Such are the challenges of a “Wheel of Fortune” contestant.

“You have just five seconds to solve it, spin or buy a vowel,” says Wendy Brochu of Lewiston. “It’s the shortest five seconds there is.”

In the game show, there’s no time for politeness. No one says “please.” Instead, contestants are encouraged to show “the juice.”

“That’s what they call it,” said Brochu, referring to the giddy hopping and clapping that players on so many game shows display.

It seems that Brochu has plenty. On Nov. 4, the hairdresser taped an appearance on the TV game show. It’s scheduled to air Jan. 18.

Even Brochu’s children don’t know how much she won. She won’t say.

“I give people a range,” said Brochu. “It’s more than enough to buy sneakers. It’s not enough to buy a house.”

In some ways, the experience – not the outcome – was most important. After all, when she appeared on “The Price is Right” in 1988, she went “on down” to the front of the auditorium, but she never reached the stage because “I overbid $9 on a trash compactor.”

First, the screening

That was just a flirtation with a game show. Her main goal has been to get on “Wheel.”

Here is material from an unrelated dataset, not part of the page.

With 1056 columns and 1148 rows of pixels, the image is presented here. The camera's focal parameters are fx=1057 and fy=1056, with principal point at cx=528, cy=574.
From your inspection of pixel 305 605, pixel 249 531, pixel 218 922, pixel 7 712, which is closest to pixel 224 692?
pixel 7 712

“That’s where the money is,” said Brochu, who began corresponding with the show years ago. Then, this August, when the producers sent their recruiting staff to Bangor aboard the Wheelmobile, an RV decorated with images of Vanna White and Pat Sajak, she received an e-mail notice.

“I guess they kept my name on file,” said Brochu. She went to Bangor and competed with 150 other people for the chance to become a contestant.

Show staffers called her back at the beginning of October, when they met with 75 people at a Bar Harbor hotel. Based on a written puzzle test and a few moments of play, she was chosen as one of 15 possible contestants.

Two weeks later, a staffer called Brochu’s home. In three weeks, she arrived at the show’s Los Angeles studio.

The program shoots a week’s worth of shows, six in all, in a single day. She joined 17 other contestants and two alternates. Together, they endured four and a half hours of training.

They were shown the set and told where to stand and look. They were coached on playing the game. Buying vowels is usually a good idea, they learned.

And they practiced spinning the wheel.

“It doesn’t look like you’d need practice, but you do,” she said. “It’s heavier than it looks.”

Minutes before the taping began, letter-turner Vanna White stopped by to say hello to the contestants, dressed in a jogging suit and wearing her hair in a ponytail.

“She was like a regular person,” Brochu said.

After a few minutes in makeup chairs, the show began.

“The word is surreal,'” said Brochu, who had watched so many times.

A chat with Pat

Sajak was pleasant and “businesslike,” she said. When he introduced her, she described going skydiving on her 40th birthday.

“I think he liked that,” Brochu said.

However, her memory of the entire show is sketchy. There was so much to keep track of.

As the game went on, she tried focusing on where to stand and where to face before she bent over and spun the wheel.

During commercials, she and the others were backed away from their posts while crew people changed the pieces of the wheel. Meanwhile, a woman directed them to keep up the juice.

“We were the football team, and she was the coach,” Brochu said. The woman shouted at them: “You’re going too slow!”

Then, the show resumed.

For the contestants, the half-hour spins past. Take away the commercials and each lasts just 22 minutes. Remove the chitchat and prize descriptions and there are 15 minutes to play the game.

“I don’t even remember how many puzzles we solved,” she said. It was over so fast.

When the show airs, she plans to gather with friends in a local sports bar and watch it on a big screen.

Only then will her family learn what she won.